BEGIN

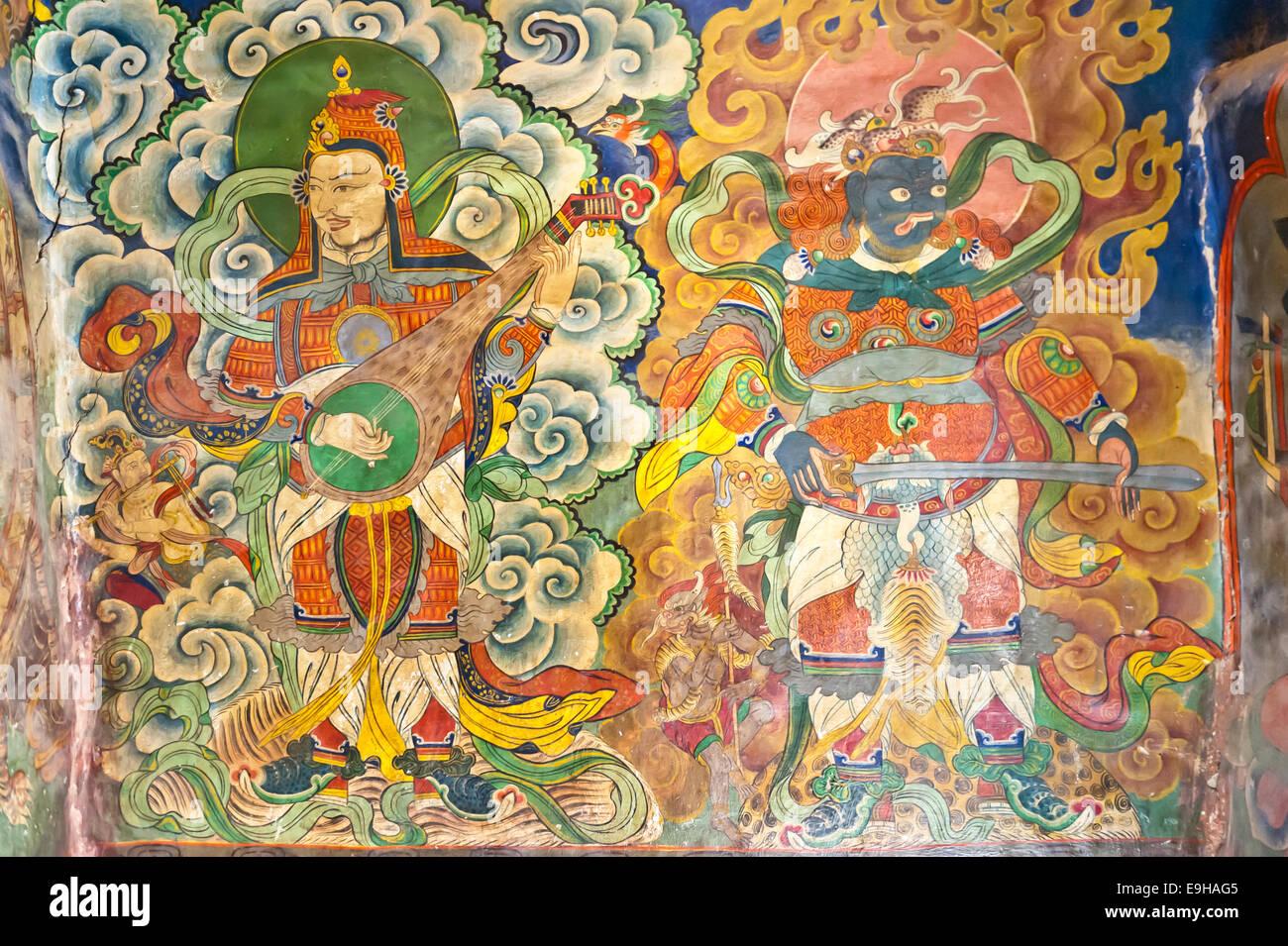 Musicisti e demon murale all'ingresso del Tashi Choling Gompa, Buddismo tibetano, Gieling, Mustang superiore, Immagini Stock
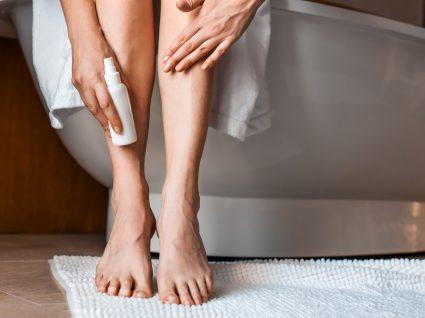 Mulher a passar creme nas varizes das pernas
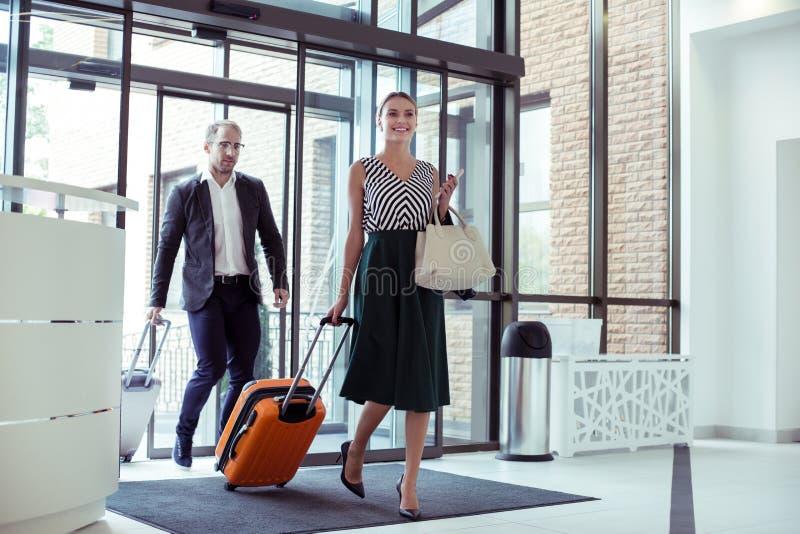 Schöne Frau, die ihren erfolgreichen Ehemann auf Geschäftsreise begleitet stockbild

END

### Exercise prompt
With pictures left out, print the lines of the material above from the line containing "Mulher a passar creme nas varizes das pernas" through its last line, exactly and nothing more.

### Written reply
 Mulher a passar creme nas varizes das pernas
 Schöne Frau, die ihren erfolgreichen Ehemann auf Geschäftsreise begleitet stockbild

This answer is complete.